## [THE PROBLEM]
Check each line of the entries. Copy the ones that contain the string "sambar".

(Beginning of ENTRIES SUPPLIED)

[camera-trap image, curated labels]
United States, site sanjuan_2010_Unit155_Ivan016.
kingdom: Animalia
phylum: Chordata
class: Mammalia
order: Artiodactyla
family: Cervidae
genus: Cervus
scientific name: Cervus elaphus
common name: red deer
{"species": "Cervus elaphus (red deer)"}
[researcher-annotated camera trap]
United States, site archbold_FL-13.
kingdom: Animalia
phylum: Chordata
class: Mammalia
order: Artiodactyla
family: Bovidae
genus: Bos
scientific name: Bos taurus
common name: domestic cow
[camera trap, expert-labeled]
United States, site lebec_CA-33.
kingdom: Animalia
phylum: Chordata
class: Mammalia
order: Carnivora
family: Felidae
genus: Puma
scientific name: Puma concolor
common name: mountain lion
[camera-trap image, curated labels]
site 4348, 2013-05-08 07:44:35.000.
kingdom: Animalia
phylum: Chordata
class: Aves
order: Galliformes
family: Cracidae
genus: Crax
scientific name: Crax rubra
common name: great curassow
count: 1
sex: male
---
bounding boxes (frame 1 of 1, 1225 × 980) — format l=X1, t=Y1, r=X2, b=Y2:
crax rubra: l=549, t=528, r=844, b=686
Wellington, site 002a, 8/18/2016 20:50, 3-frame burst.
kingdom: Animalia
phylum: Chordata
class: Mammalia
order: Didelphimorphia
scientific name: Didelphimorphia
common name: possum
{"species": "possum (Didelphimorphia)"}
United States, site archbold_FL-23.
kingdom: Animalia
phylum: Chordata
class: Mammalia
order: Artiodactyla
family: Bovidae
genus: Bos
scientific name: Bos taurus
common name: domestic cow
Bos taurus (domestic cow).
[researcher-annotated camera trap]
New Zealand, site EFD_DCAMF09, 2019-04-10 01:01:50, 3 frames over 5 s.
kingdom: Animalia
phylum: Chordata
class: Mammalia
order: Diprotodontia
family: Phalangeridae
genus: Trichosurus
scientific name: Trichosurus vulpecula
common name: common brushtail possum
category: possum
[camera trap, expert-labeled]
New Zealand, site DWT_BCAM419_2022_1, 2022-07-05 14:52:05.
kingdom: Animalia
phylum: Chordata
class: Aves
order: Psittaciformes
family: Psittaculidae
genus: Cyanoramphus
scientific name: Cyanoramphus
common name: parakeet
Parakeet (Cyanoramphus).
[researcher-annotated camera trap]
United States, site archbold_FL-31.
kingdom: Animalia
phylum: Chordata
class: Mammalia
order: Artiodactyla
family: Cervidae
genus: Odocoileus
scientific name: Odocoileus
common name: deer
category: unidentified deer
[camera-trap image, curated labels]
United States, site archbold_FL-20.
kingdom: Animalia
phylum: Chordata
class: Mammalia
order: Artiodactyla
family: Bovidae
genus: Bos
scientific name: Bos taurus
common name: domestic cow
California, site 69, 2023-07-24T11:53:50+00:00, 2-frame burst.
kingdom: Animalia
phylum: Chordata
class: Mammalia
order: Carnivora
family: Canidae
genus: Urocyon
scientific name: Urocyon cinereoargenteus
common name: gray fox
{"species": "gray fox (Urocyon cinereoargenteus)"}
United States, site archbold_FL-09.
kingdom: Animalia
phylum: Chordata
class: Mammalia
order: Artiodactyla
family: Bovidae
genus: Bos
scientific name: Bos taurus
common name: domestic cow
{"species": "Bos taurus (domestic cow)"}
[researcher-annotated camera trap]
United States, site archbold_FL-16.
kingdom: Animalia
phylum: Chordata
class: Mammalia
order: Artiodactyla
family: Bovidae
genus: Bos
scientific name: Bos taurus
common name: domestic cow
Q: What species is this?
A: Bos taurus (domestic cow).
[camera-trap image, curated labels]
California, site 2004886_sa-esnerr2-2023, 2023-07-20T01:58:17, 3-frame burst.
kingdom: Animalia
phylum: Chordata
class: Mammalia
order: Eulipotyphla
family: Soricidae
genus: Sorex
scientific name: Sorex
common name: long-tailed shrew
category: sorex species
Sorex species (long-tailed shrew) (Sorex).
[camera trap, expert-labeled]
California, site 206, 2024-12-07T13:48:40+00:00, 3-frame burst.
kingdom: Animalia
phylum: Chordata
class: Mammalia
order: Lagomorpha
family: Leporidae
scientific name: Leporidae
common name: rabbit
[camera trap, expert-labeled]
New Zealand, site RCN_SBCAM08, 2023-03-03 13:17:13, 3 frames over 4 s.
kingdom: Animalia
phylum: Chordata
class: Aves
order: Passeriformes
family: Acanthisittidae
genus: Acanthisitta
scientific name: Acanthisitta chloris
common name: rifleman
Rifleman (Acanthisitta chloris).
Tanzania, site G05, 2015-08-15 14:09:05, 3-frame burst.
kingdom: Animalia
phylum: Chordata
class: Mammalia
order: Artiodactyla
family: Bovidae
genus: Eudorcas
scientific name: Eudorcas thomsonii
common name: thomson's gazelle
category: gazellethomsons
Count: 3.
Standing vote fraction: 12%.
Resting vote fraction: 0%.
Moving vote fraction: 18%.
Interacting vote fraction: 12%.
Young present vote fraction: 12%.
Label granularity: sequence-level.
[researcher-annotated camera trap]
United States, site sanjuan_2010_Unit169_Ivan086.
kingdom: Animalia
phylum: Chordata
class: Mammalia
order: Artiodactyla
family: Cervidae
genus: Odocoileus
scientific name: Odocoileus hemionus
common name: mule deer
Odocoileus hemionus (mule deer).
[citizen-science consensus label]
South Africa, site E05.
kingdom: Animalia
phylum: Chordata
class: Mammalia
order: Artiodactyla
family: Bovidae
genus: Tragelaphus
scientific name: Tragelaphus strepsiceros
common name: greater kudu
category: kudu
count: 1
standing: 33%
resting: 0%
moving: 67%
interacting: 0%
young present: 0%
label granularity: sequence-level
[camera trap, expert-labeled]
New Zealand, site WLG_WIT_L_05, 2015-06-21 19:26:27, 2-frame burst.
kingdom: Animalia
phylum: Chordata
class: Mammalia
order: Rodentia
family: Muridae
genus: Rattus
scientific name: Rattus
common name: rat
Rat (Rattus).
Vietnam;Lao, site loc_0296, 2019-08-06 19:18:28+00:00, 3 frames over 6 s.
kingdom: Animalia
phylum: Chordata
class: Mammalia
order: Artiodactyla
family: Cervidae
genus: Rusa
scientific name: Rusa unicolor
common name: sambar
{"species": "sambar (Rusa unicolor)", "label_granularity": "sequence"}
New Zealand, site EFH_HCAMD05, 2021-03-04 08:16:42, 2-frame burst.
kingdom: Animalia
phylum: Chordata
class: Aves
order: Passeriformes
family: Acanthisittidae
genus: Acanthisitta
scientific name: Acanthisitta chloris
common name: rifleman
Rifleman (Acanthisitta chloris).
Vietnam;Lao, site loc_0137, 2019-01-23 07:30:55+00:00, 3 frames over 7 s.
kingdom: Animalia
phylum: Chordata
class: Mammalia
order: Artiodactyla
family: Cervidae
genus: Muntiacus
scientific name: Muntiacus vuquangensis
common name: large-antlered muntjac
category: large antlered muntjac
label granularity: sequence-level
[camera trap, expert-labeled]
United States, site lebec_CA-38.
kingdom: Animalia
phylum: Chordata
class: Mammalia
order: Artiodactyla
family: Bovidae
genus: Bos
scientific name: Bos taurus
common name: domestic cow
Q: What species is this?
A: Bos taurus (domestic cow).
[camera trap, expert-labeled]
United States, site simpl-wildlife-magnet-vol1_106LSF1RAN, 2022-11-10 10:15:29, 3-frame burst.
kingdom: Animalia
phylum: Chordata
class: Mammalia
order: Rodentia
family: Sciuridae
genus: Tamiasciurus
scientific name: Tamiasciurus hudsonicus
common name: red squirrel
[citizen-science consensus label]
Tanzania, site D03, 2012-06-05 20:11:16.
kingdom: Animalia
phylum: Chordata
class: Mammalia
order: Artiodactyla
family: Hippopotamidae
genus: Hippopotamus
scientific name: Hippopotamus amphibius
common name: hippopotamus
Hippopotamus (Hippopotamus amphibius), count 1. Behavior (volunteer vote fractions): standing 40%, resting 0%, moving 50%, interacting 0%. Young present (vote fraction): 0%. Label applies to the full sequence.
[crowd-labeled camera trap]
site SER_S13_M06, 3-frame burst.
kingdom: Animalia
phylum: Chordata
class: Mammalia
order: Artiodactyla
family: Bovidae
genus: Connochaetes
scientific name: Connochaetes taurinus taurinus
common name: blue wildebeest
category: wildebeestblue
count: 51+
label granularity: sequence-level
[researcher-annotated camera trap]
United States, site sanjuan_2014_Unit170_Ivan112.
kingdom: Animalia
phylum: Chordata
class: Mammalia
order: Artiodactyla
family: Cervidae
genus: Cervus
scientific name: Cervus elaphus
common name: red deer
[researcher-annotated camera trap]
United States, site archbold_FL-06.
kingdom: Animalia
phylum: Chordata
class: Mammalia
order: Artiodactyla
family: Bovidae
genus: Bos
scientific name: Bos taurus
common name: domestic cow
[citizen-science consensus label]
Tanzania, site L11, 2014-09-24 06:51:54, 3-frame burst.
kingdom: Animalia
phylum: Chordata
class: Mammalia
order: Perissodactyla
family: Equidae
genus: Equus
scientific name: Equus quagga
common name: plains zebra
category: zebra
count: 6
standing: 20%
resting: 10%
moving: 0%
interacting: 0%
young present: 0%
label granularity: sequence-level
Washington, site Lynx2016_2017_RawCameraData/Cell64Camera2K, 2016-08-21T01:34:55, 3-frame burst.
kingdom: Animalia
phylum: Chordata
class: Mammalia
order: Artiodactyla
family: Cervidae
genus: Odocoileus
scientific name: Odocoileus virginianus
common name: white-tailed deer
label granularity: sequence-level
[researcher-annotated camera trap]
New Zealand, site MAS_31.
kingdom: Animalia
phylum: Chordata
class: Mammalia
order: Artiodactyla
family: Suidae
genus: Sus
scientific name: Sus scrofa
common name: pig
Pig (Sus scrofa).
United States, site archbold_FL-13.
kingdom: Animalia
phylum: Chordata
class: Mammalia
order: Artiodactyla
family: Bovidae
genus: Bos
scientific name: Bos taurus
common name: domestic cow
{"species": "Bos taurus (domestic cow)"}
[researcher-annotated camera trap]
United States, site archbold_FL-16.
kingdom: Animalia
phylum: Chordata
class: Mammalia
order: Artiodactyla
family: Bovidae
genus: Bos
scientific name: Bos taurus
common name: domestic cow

(End of ENTRIES SUPPLIED)

## [RESPONSE BOX]
common name: sambar
{"species": "sambar (Rusa unicolor)", "label_granularity": "sequence"}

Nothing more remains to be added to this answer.